DIRECTIONS:
(A) According to the review of cooperative Web proxy caching, why does basing cooperative caching on mutual interest have no obvious advantage?
(B) Extend the review of cooperative Web proxy caching, picking up after its final sentence.

SOURCE TEXT:
## start
On the scale and performance of cooperative Web proxy caching from Troy Ronda on 2005-10-20 (mbox)

From: Troy Ronda <ronda_REMOVE_THIS_FROM_EMAIL_FIRST_at_cs.toronto.edu>
Date: Thu, 20 Oct 2005 09:38:30 -0400

On the scale and performance of cooperative Web proxy caching
Review By: Troy Ronda

Web proxy caches have reduced response time and have reduced bandwidth
consumption. The caches store local copies of remote data and only
request the object remotely when the object does not exist in the cache
or if it has expired. Alternatively, the proxy cache can service a miss
by first asking other proxies for the object and only going to the
source server when no proxy has it. This will only be beneficial if the
other caches are closer than the source server. There is a point in
client population where we get limited returns (2500 clients in this
paper) . Many organizations have less clients. The authors took a
simultaneous trace of traffic from the various organizations in a
university. They showed that co-operative caching between them
noticeably increases performance. This is only 4% hit rate better than
using random populations of the same sizes. Thus basing co-operative
caching on mutual interest has no obvious advantage. Co-operative
caching does not increase hit-rate much for caches that are large on
their own. This is not surprising because unpopular documents are
universally unpopular. This seems to suggest many people have
universally common interests like news site but work-related documents
are not well-shared. There is a correlation between document rate change
and hit-rate as well as web growth rate vs. request rate and hit-rate
(not surprisingly). There is also a trade-off for how distant caches are
from each-other. In a broad area, such as the west coast, the
inter-proxy latency overhead eclipses latency savings from co-operative
caching. Document cacheability remains the main challenge for improving
web cache behaviour. There is little reason to continue expending effort
on the design of highly scalable caches.
## end
GIVEN INFORMATION:
## start
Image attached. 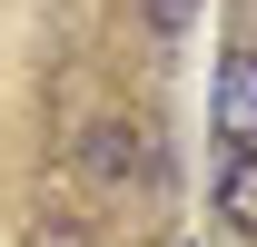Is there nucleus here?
<instances>
[{"instance_id": "nucleus-5", "label": "nucleus", "mask_w": 257, "mask_h": 247, "mask_svg": "<svg viewBox=\"0 0 257 247\" xmlns=\"http://www.w3.org/2000/svg\"><path fill=\"white\" fill-rule=\"evenodd\" d=\"M30 247H89V237H79V217H60V227H30Z\"/></svg>"}, {"instance_id": "nucleus-2", "label": "nucleus", "mask_w": 257, "mask_h": 247, "mask_svg": "<svg viewBox=\"0 0 257 247\" xmlns=\"http://www.w3.org/2000/svg\"><path fill=\"white\" fill-rule=\"evenodd\" d=\"M208 129L227 149H257V50H218V69H208Z\"/></svg>"}, {"instance_id": "nucleus-4", "label": "nucleus", "mask_w": 257, "mask_h": 247, "mask_svg": "<svg viewBox=\"0 0 257 247\" xmlns=\"http://www.w3.org/2000/svg\"><path fill=\"white\" fill-rule=\"evenodd\" d=\"M188 20H198V0H149V40L159 50H188Z\"/></svg>"}, {"instance_id": "nucleus-3", "label": "nucleus", "mask_w": 257, "mask_h": 247, "mask_svg": "<svg viewBox=\"0 0 257 247\" xmlns=\"http://www.w3.org/2000/svg\"><path fill=\"white\" fill-rule=\"evenodd\" d=\"M208 198H218V217L237 227V237H257V149H218V178H208Z\"/></svg>"}, {"instance_id": "nucleus-1", "label": "nucleus", "mask_w": 257, "mask_h": 247, "mask_svg": "<svg viewBox=\"0 0 257 247\" xmlns=\"http://www.w3.org/2000/svg\"><path fill=\"white\" fill-rule=\"evenodd\" d=\"M79 178H89L99 198H128V188L159 178V139L128 129V119H89V129H79Z\"/></svg>"}]
</instances>
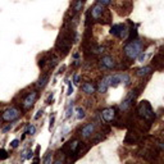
## end
OUTPUTS IN ORDER:
(A) Cooperative caching among the university's organizations gave a hit rate only 4% better than cooperation among random populations of the same sizes. Grouping caches by shared interest therefore adds little over grouping them at random.

(B)
The paper was convincing, both with the amount of data collected and
with the model. The graphs are a strength in this paper. I found myself
referring to them more than the actual text. I found the methodology of
using different organizations to be clever (and agreeable). The
comparison to another large cache is also an important point. The
conclusions are important because it gives us a direction for future
research. I.e. The scale of current web proxy caches are good enough for
the current web. We need to focus on making documents more cacheable. It
is a refreshing look at how a negative results can be spun into a good
paper.

One of the major points in this paper was regarding the knee in the
graph at 2500 clients. However, the co-operative cache example of
organizations has 5357 clients. It would have been good to get a feeling
for performance increases at 1000, 2000, 2500 as well as 5357 clients.
Should all caches just maintain the same base list of objects and also a
local version for unpopular documents? It seems that this would work as
well as co-operative. Another point is that we could potentially reduce
latency by advancing a further step. For the directory model of caches:
instead of just requesting a directory of objects from another cache, it
is conceptually possible to request the missing objects at the same
time. It would be a balance of bandwidth vs. latency savings. Was the
model worth it? I found the empirical data much more convincing. In the
end, it was good to have some result on steady-state caching despite the
unsurprising results. Active caching? Is it possible that we just cache
all the links from unpopular documents while browsing? Is it worth it?
Should we increase bandwidth usage to save latency? What is better?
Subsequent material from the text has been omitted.